Sierra Club applauds DEQ for providing a path to an early end to dangerous coal-fired power in Oregon
(Portland, OR)—On December 2, the Oregon Department of Environmental Quality (DEQ) recommended to the Environmental Quality Commission (EQC) that the commission approve a proposal that would allow Portland General Electric to invest in pollution controls and close the Boardman coal-fired power plant no later than 2020. The DEQ also recommended retaining a path to phase out of use as soon as 2015, due to regulatory and legal action likely to require Boardman to address the need for further and earlier pollution reductions.

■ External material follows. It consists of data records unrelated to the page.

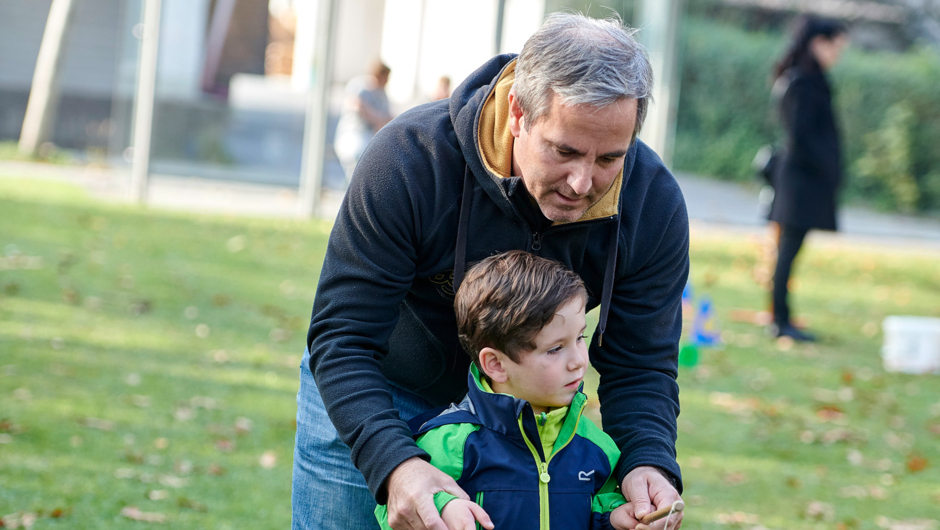 Hasenfeldpark-Spielen_©Marcel Hagen (63)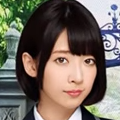あの乃木坂46が彼女に！？ボイス付きでドキドキ感アップの恋愛シミュレーションゲーム「乃木恋」が面白そう！キヨの実況にも熱が入る！の画像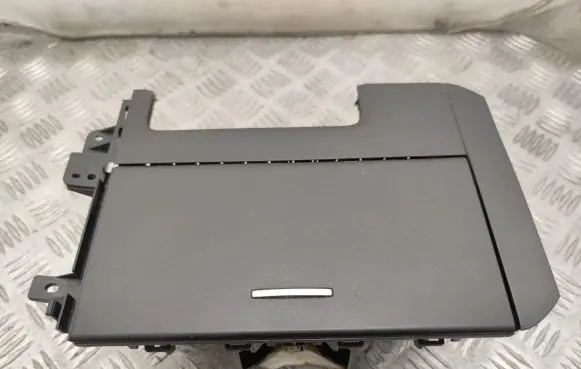 Honda Accord Cup holder 83410TL0E0
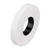 White SSW 1-Line Pricing Gun Labels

Importantly, the DEQ recommendation made clear that the proposed EQC rule “does not preclude PGE from phasing out the use of coal at the Boardman facility any time between 2011 and 2019.” The EQC is now scheduled to consider the DEQ recommendation at the Commission’s upcoming December 9 meeting.
The Sierra Club issued the following statement concerning the recommendation from the DEQ:
Statement of Robin Everett, Associate Regional Representative,
Sierra Club’s Coal Free Oregon Campaign
“The Sierra Club is glad to see that the DEQ recognizes that this dirty and dangerous coal plant may need to shut down much earlier than 2020 and has provided a path forward for earlier closure than the 2020 date.
“We will continue to work with our coalition partners to make sure that PGE follows the law and to secure the most reasonable date for the necessary transition away from dirty and dangerous coal in Oregon. The DEQ has shown that the public’s voice was heard when it called for earlier closure of the plant and we will continue to strive to make that happen.”
“The people of Oregon have spoken-up throughout this long process to tell our regulators that we want coal out of Oregon as soon as possible. The DEQ recommendation acknowledges that, of the more than 8,000 public comments submitted to the Department, ‘there was considerable support for an earlier closure in 2015, or sooner.’
“The issues at stake when we talk about phasing out coal-fired power are no less than the health and quality of life for everyone living in Oregon. Pollution from coal-fired power pollutes our air and water and is responsible for four of the five leading causes of death in the United States. Coal is also responsible for a huge amount of climate-disrupting carbon pollution that is causing hotter temperatures, devastating droughts and more severe weather events around the globe.